Exercise goal — For each record below, write an exact copy.

Task inputs —
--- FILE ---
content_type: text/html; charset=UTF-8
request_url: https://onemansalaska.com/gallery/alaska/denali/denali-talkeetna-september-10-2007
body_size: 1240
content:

Exercise result —
--- FILE ---
content_type: text/html; charset=UTF-8
request_url: https://onemansalaska.com/gallery/alaska/denali/denali-talkeetna-september-10-2007
body_size: 1240
content:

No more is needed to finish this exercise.